ABC in Australia has an intriguing story about the latest beer craze in Australia. Shale ale is from Kangaroo Island, which is famous for Cambrian Era fossil lagerstatten. Emu Bay is the famous fossil locality. The beer was created to celebrate the discoveries on the island.
Kangaroo Island brewer Mike Holden is set to release a 'shale ale' beer, commemorating 10 years of fossil research on the South Australian island.
Mr Holden said the ale was filtered through fossil-rich shale that was more than half a billion years old.
"We just thought for this one, why not let the millions of years of shale rock speak for itself and see what comes through?" he said.
"The beer definitely has a unique flavour to it, but it is not something that is off-putting or maybe something that people will not even recognise."
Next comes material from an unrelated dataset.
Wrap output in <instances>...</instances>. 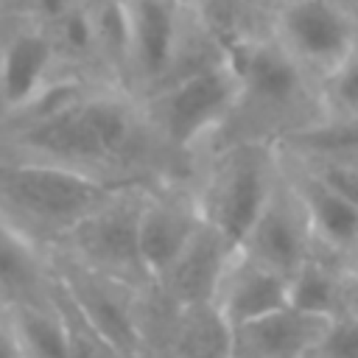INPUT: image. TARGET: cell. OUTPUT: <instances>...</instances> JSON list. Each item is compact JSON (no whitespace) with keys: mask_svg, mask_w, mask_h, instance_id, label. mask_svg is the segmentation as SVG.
<instances>
[{"mask_svg":"<svg viewBox=\"0 0 358 358\" xmlns=\"http://www.w3.org/2000/svg\"><path fill=\"white\" fill-rule=\"evenodd\" d=\"M56 39L36 14H11L0 28V115L17 117L56 78Z\"/></svg>","mask_w":358,"mask_h":358,"instance_id":"ba28073f","label":"cell"},{"mask_svg":"<svg viewBox=\"0 0 358 358\" xmlns=\"http://www.w3.org/2000/svg\"><path fill=\"white\" fill-rule=\"evenodd\" d=\"M271 36L316 84L358 48V28L338 0H280Z\"/></svg>","mask_w":358,"mask_h":358,"instance_id":"52a82bcc","label":"cell"},{"mask_svg":"<svg viewBox=\"0 0 358 358\" xmlns=\"http://www.w3.org/2000/svg\"><path fill=\"white\" fill-rule=\"evenodd\" d=\"M277 157L305 207L319 252L341 263H350V257L358 252V207L341 193H336L327 182H322L310 168H305L296 157H291L280 145H277Z\"/></svg>","mask_w":358,"mask_h":358,"instance_id":"8fae6325","label":"cell"},{"mask_svg":"<svg viewBox=\"0 0 358 358\" xmlns=\"http://www.w3.org/2000/svg\"><path fill=\"white\" fill-rule=\"evenodd\" d=\"M341 3V8L350 14V20L355 22V28H358V0H338Z\"/></svg>","mask_w":358,"mask_h":358,"instance_id":"603a6c76","label":"cell"},{"mask_svg":"<svg viewBox=\"0 0 358 358\" xmlns=\"http://www.w3.org/2000/svg\"><path fill=\"white\" fill-rule=\"evenodd\" d=\"M120 185L95 173L0 154V213L31 241L62 243Z\"/></svg>","mask_w":358,"mask_h":358,"instance_id":"6da1fadb","label":"cell"},{"mask_svg":"<svg viewBox=\"0 0 358 358\" xmlns=\"http://www.w3.org/2000/svg\"><path fill=\"white\" fill-rule=\"evenodd\" d=\"M129 8V87L143 98L157 90L173 62L185 34L187 11L182 0H126Z\"/></svg>","mask_w":358,"mask_h":358,"instance_id":"30bf717a","label":"cell"},{"mask_svg":"<svg viewBox=\"0 0 358 358\" xmlns=\"http://www.w3.org/2000/svg\"><path fill=\"white\" fill-rule=\"evenodd\" d=\"M201 221L193 193L145 190L137 218V249L148 282H154L179 257Z\"/></svg>","mask_w":358,"mask_h":358,"instance_id":"7c38bea8","label":"cell"},{"mask_svg":"<svg viewBox=\"0 0 358 358\" xmlns=\"http://www.w3.org/2000/svg\"><path fill=\"white\" fill-rule=\"evenodd\" d=\"M8 308H11V302H8V299L3 296V291H0V319H3L6 313H8Z\"/></svg>","mask_w":358,"mask_h":358,"instance_id":"d4e9b609","label":"cell"},{"mask_svg":"<svg viewBox=\"0 0 358 358\" xmlns=\"http://www.w3.org/2000/svg\"><path fill=\"white\" fill-rule=\"evenodd\" d=\"M347 268H350V277H352V282H355V288H358V252H355V255L350 257Z\"/></svg>","mask_w":358,"mask_h":358,"instance_id":"cb8c5ba5","label":"cell"},{"mask_svg":"<svg viewBox=\"0 0 358 358\" xmlns=\"http://www.w3.org/2000/svg\"><path fill=\"white\" fill-rule=\"evenodd\" d=\"M39 249L0 213V291L11 305L53 299V271Z\"/></svg>","mask_w":358,"mask_h":358,"instance_id":"2e32d148","label":"cell"},{"mask_svg":"<svg viewBox=\"0 0 358 358\" xmlns=\"http://www.w3.org/2000/svg\"><path fill=\"white\" fill-rule=\"evenodd\" d=\"M235 243L227 241L213 224L201 221V227L193 232L187 246L179 252V257L151 282L168 302L187 305V302H207L215 299L221 274L235 255Z\"/></svg>","mask_w":358,"mask_h":358,"instance_id":"4fadbf2b","label":"cell"},{"mask_svg":"<svg viewBox=\"0 0 358 358\" xmlns=\"http://www.w3.org/2000/svg\"><path fill=\"white\" fill-rule=\"evenodd\" d=\"M224 53L238 78L235 115L249 112L274 123H282L291 115L302 117L305 95L319 90V84L280 48L271 34L263 39L232 36L224 45Z\"/></svg>","mask_w":358,"mask_h":358,"instance_id":"277c9868","label":"cell"},{"mask_svg":"<svg viewBox=\"0 0 358 358\" xmlns=\"http://www.w3.org/2000/svg\"><path fill=\"white\" fill-rule=\"evenodd\" d=\"M280 173L277 145L263 140H243L229 145L213 162L196 196L201 218L213 224L235 246L243 243L255 218L260 215Z\"/></svg>","mask_w":358,"mask_h":358,"instance_id":"3957f363","label":"cell"},{"mask_svg":"<svg viewBox=\"0 0 358 358\" xmlns=\"http://www.w3.org/2000/svg\"><path fill=\"white\" fill-rule=\"evenodd\" d=\"M53 277L64 302L112 350H117L123 358H140L145 352V333L134 302L140 288L81 266L73 257H67L53 271Z\"/></svg>","mask_w":358,"mask_h":358,"instance_id":"8992f818","label":"cell"},{"mask_svg":"<svg viewBox=\"0 0 358 358\" xmlns=\"http://www.w3.org/2000/svg\"><path fill=\"white\" fill-rule=\"evenodd\" d=\"M355 159H358V154H355Z\"/></svg>","mask_w":358,"mask_h":358,"instance_id":"83f0119b","label":"cell"},{"mask_svg":"<svg viewBox=\"0 0 358 358\" xmlns=\"http://www.w3.org/2000/svg\"><path fill=\"white\" fill-rule=\"evenodd\" d=\"M145 190L120 185L92 215H87L59 246L81 266L117 277L134 288L148 285L137 249V218Z\"/></svg>","mask_w":358,"mask_h":358,"instance_id":"5b68a950","label":"cell"},{"mask_svg":"<svg viewBox=\"0 0 358 358\" xmlns=\"http://www.w3.org/2000/svg\"><path fill=\"white\" fill-rule=\"evenodd\" d=\"M143 101L154 137L165 148L187 151L235 115L238 78L224 56L215 64L168 78Z\"/></svg>","mask_w":358,"mask_h":358,"instance_id":"7a4b0ae2","label":"cell"},{"mask_svg":"<svg viewBox=\"0 0 358 358\" xmlns=\"http://www.w3.org/2000/svg\"><path fill=\"white\" fill-rule=\"evenodd\" d=\"M53 282H56V277H53ZM56 299H59V305H62V310H64V319H67L70 358H123L117 350H112L98 333H92V330L81 322V316L64 302V296L59 294V288H56Z\"/></svg>","mask_w":358,"mask_h":358,"instance_id":"ffe728a7","label":"cell"},{"mask_svg":"<svg viewBox=\"0 0 358 358\" xmlns=\"http://www.w3.org/2000/svg\"><path fill=\"white\" fill-rule=\"evenodd\" d=\"M185 6H193V8H201V6H210L213 0H182Z\"/></svg>","mask_w":358,"mask_h":358,"instance_id":"484cf974","label":"cell"},{"mask_svg":"<svg viewBox=\"0 0 358 358\" xmlns=\"http://www.w3.org/2000/svg\"><path fill=\"white\" fill-rule=\"evenodd\" d=\"M352 313H355V316H358V299H355V305H352Z\"/></svg>","mask_w":358,"mask_h":358,"instance_id":"4316f807","label":"cell"},{"mask_svg":"<svg viewBox=\"0 0 358 358\" xmlns=\"http://www.w3.org/2000/svg\"><path fill=\"white\" fill-rule=\"evenodd\" d=\"M238 249H243L249 257L260 260L263 266L280 271L282 277H291L305 260H310L319 252L305 207L294 185L288 182L282 165L260 215L255 218L252 229L246 232Z\"/></svg>","mask_w":358,"mask_h":358,"instance_id":"9c48e42d","label":"cell"},{"mask_svg":"<svg viewBox=\"0 0 358 358\" xmlns=\"http://www.w3.org/2000/svg\"><path fill=\"white\" fill-rule=\"evenodd\" d=\"M322 115L358 120V48L319 81Z\"/></svg>","mask_w":358,"mask_h":358,"instance_id":"ac0fdd59","label":"cell"},{"mask_svg":"<svg viewBox=\"0 0 358 358\" xmlns=\"http://www.w3.org/2000/svg\"><path fill=\"white\" fill-rule=\"evenodd\" d=\"M310 358H358V316L352 308L327 322Z\"/></svg>","mask_w":358,"mask_h":358,"instance_id":"d6986e66","label":"cell"},{"mask_svg":"<svg viewBox=\"0 0 358 358\" xmlns=\"http://www.w3.org/2000/svg\"><path fill=\"white\" fill-rule=\"evenodd\" d=\"M168 358H235V324L215 299L171 310Z\"/></svg>","mask_w":358,"mask_h":358,"instance_id":"e0dca14e","label":"cell"},{"mask_svg":"<svg viewBox=\"0 0 358 358\" xmlns=\"http://www.w3.org/2000/svg\"><path fill=\"white\" fill-rule=\"evenodd\" d=\"M327 322L285 305L235 330V358H310Z\"/></svg>","mask_w":358,"mask_h":358,"instance_id":"9a60e30c","label":"cell"},{"mask_svg":"<svg viewBox=\"0 0 358 358\" xmlns=\"http://www.w3.org/2000/svg\"><path fill=\"white\" fill-rule=\"evenodd\" d=\"M81 0H31V6H28V11L31 14H36L42 22H56L59 17H64L70 8H76Z\"/></svg>","mask_w":358,"mask_h":358,"instance_id":"7402d4cb","label":"cell"},{"mask_svg":"<svg viewBox=\"0 0 358 358\" xmlns=\"http://www.w3.org/2000/svg\"><path fill=\"white\" fill-rule=\"evenodd\" d=\"M215 305L238 330L288 305V277L249 257L243 249H235L221 274Z\"/></svg>","mask_w":358,"mask_h":358,"instance_id":"5bb4252c","label":"cell"},{"mask_svg":"<svg viewBox=\"0 0 358 358\" xmlns=\"http://www.w3.org/2000/svg\"><path fill=\"white\" fill-rule=\"evenodd\" d=\"M0 358H25V350H22V341H20L11 308L0 319Z\"/></svg>","mask_w":358,"mask_h":358,"instance_id":"44dd1931","label":"cell"}]
</instances>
Kangaroo Island is known as prime hunting ground for palaeontologists, with researchers finding 500-million-year-old "alien-looking" fossils in 2014.
This year marks a decade of fossil digging at the island's Emu Bay for University of New England professor John Paterson and his University of Adelaide colleague Diego Garcia-Bellido.
Over the past 10 years, it is estimated the team has collected about 6,000 specimens for the South Australian Museum.
Professor Paterson said the shale used as part of the brew was estimated to be about 514 million years old.
"They are from a very special time in Earth's history called the Cambrian … this is when we started to see the first marine animals appearing on Earth," he said.
"We get very fine preservation, even down to finding muscle tissues and the lenses within the eyes of some of these strange arthropod creatures."